Technology Experts Weigh in on the Future of Online Learning
A recent article in U.S. News & World Report begins with an update on Bill Gates' commitment to online learning as "the next place where the Internet will surprise people in how it can improve things." Gates says that so far, technology has hardly changed formal education and that online learning should be more than just lectures, offering, instead, lessons that make use of multimedia and are tailored to individual students' learning needs.
According to the article, Gates is far from alone in his enthusiasm for online learning.

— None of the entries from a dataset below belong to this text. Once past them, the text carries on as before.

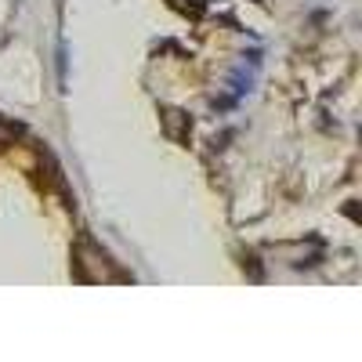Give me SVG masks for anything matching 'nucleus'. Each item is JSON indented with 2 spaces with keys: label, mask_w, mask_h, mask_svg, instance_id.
Returning a JSON list of instances; mask_svg holds the SVG:
<instances>
[{
  "label": "nucleus",
  "mask_w": 362,
  "mask_h": 362,
  "mask_svg": "<svg viewBox=\"0 0 362 362\" xmlns=\"http://www.w3.org/2000/svg\"><path fill=\"white\" fill-rule=\"evenodd\" d=\"M76 268H80L83 283H116V279H124L119 272H112L109 257L90 243V239H80L76 243Z\"/></svg>",
  "instance_id": "f257e3e1"
},
{
  "label": "nucleus",
  "mask_w": 362,
  "mask_h": 362,
  "mask_svg": "<svg viewBox=\"0 0 362 362\" xmlns=\"http://www.w3.org/2000/svg\"><path fill=\"white\" fill-rule=\"evenodd\" d=\"M163 127H167V134H170L174 141H181V138H189L192 119L181 112V109H167V112H163Z\"/></svg>",
  "instance_id": "f03ea898"
},
{
  "label": "nucleus",
  "mask_w": 362,
  "mask_h": 362,
  "mask_svg": "<svg viewBox=\"0 0 362 362\" xmlns=\"http://www.w3.org/2000/svg\"><path fill=\"white\" fill-rule=\"evenodd\" d=\"M283 254H293V261L290 264H300V257H315L319 254V247H279Z\"/></svg>",
  "instance_id": "7ed1b4c3"
}]
</instances>
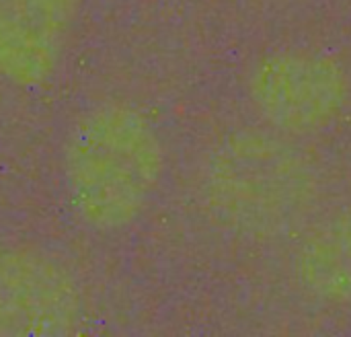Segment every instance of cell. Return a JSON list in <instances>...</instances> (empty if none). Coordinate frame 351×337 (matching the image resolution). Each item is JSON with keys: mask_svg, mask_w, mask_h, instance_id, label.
<instances>
[{"mask_svg": "<svg viewBox=\"0 0 351 337\" xmlns=\"http://www.w3.org/2000/svg\"><path fill=\"white\" fill-rule=\"evenodd\" d=\"M167 167L162 140L132 103L101 101L70 126L62 148L64 191L74 216L111 235L150 206Z\"/></svg>", "mask_w": 351, "mask_h": 337, "instance_id": "obj_1", "label": "cell"}, {"mask_svg": "<svg viewBox=\"0 0 351 337\" xmlns=\"http://www.w3.org/2000/svg\"><path fill=\"white\" fill-rule=\"evenodd\" d=\"M276 132H239L224 140L204 171L212 212L237 231L276 235L300 222L319 194L308 159Z\"/></svg>", "mask_w": 351, "mask_h": 337, "instance_id": "obj_2", "label": "cell"}, {"mask_svg": "<svg viewBox=\"0 0 351 337\" xmlns=\"http://www.w3.org/2000/svg\"><path fill=\"white\" fill-rule=\"evenodd\" d=\"M247 91L257 115L284 136L325 132L346 115L351 103L346 66L315 49L265 56L253 68Z\"/></svg>", "mask_w": 351, "mask_h": 337, "instance_id": "obj_3", "label": "cell"}, {"mask_svg": "<svg viewBox=\"0 0 351 337\" xmlns=\"http://www.w3.org/2000/svg\"><path fill=\"white\" fill-rule=\"evenodd\" d=\"M80 311L78 286L56 259L31 249L0 251V336H66Z\"/></svg>", "mask_w": 351, "mask_h": 337, "instance_id": "obj_4", "label": "cell"}, {"mask_svg": "<svg viewBox=\"0 0 351 337\" xmlns=\"http://www.w3.org/2000/svg\"><path fill=\"white\" fill-rule=\"evenodd\" d=\"M78 10L80 0H0V78L23 91L51 80Z\"/></svg>", "mask_w": 351, "mask_h": 337, "instance_id": "obj_5", "label": "cell"}, {"mask_svg": "<svg viewBox=\"0 0 351 337\" xmlns=\"http://www.w3.org/2000/svg\"><path fill=\"white\" fill-rule=\"evenodd\" d=\"M294 274L313 297L351 303V206L329 214L302 237Z\"/></svg>", "mask_w": 351, "mask_h": 337, "instance_id": "obj_6", "label": "cell"}]
</instances>
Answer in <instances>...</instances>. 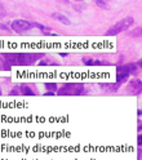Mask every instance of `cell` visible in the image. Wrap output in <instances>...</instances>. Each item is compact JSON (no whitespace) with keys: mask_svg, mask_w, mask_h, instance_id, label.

Last summer, we are reminded, former General Electric CEO Jack Welch made headlines when he announced that he would be launching an M.B.A. program with classes being offered almost entirely online. "Online education is going nowhere but up. It's for real," Welch told BusinessWeek magazine. Using data collected from degree-granting online learning programs nationwide, U.S. News has found that the number of such programs increased by 75 percent between 2001 and 2008.
The article quotes Intel's Eileen Lento as follows:
"I think this is the right direction, but I would take it even further," says Eileen Lento, an education and government strategist for Intel, who holds a Ph.D. in human computer interfacing. She cites a piano lesson in real time between an American student and a teacher located in Germany, with the piano linked to the instructor's computer, as an example of how certain software programs can mediate learning experiences that otherwise could not take place. And at Virginia Tech, some professors use interactive digital whiteboards to teach lessons that can go to students who aren't even in the classroom, says Lento.
Michael Horn, the executive director of education for the nonprofit think tank Innosight Institute, was cited as well: "What I think we want to use online learning to do is to escape the traditional factory model that treats every student the same way on the same day."